Court rules you can write about a company without getting its permission and that Google users aren't stupid
The Massachusetts Appeals Court today tossed a former Chinese dissident's trademark suit against a non-profit group that uses the Web to promote a video that is critical of her actions in Beijing in 1989.
In a 2-1 decision, the court said the Long Bow Group, of Brookline, was not trying to confuse people into thinking it was sponsored or in any way affiliated with Jenzabar, a software company founded by Ling Chai and that it has a right to write about Chai and her company, especially since earlier defamation claims were dismissed.

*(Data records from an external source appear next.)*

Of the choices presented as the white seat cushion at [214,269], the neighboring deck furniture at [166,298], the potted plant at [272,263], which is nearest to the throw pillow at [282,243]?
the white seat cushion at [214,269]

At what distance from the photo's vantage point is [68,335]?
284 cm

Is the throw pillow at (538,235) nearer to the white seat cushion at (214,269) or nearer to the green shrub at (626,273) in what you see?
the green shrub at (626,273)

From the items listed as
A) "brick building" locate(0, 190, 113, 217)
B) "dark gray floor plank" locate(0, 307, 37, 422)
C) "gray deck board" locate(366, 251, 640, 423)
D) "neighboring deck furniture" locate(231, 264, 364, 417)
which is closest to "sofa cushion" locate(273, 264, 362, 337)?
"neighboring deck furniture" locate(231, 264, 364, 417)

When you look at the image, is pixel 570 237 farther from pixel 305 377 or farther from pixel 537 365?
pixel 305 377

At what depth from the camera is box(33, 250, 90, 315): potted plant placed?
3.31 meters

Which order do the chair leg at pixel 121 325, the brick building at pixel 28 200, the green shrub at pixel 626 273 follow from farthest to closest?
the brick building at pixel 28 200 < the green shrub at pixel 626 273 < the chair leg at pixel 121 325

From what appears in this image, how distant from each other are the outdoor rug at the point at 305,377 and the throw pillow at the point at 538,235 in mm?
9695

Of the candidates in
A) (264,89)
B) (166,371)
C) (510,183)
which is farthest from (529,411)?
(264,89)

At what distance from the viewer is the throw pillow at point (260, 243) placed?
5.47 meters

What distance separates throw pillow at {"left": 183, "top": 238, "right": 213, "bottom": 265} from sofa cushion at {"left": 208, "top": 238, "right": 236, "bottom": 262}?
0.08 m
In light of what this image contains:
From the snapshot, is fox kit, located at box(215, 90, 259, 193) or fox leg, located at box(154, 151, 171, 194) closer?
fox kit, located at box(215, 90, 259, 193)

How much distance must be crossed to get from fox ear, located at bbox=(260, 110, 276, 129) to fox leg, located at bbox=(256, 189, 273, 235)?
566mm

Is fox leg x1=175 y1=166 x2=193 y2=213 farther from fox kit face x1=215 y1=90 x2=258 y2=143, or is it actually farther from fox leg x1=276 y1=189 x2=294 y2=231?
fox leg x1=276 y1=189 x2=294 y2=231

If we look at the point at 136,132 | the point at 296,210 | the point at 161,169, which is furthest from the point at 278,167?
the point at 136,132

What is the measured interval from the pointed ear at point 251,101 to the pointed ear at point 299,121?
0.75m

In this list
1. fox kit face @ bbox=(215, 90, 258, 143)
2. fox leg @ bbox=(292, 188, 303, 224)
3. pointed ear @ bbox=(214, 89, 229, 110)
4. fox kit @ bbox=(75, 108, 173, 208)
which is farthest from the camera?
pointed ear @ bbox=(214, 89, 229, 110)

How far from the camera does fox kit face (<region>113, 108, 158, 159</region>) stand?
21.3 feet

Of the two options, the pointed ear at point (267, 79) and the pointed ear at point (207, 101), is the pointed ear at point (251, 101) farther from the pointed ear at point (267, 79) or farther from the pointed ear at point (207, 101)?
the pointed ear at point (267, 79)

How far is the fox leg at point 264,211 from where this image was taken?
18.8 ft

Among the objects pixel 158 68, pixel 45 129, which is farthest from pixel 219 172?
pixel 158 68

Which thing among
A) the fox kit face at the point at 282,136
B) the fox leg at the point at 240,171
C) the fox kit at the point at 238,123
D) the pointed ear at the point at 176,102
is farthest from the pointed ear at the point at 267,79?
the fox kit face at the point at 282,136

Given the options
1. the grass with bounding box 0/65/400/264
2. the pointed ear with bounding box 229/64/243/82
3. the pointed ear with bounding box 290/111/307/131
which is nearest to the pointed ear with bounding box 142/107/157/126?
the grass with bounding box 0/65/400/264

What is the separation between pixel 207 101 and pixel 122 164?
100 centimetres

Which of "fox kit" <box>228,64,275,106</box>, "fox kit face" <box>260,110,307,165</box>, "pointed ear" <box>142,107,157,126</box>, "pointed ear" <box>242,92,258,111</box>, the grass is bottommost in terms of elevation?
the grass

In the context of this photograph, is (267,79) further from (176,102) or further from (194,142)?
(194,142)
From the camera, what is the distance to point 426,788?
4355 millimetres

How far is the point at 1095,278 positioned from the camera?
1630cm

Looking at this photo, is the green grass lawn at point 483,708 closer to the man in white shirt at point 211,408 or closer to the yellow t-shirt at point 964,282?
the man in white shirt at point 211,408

Jenzabar argued that the simple fact that a Google search on "Jenzabar" would include a link to the video's Web site - and a specific page about Jenzabar on that site - was enough to confuse people using the search engine into thinking Jenzabar somehow approved of Long Bow's The Gate of Heavenly Peace video.
The court dismissed that, however, saying Jenzabar failed to provide the first shred of evidence that anybody actually had been confused by a Google link, that Jenzabar and Long Bow are in fundamentally different fields and that, in any case, somebody searching on a company's name might actually be looking for general information about the company, rather than simply searching for its home page.
An Internet user who runs a search even for an extremely strong trademark may be searching for information about the mark's holder rather than for the mark holder's official Web site. A search result leading to a third-party Web site that contains such information thus may not be confusing at all.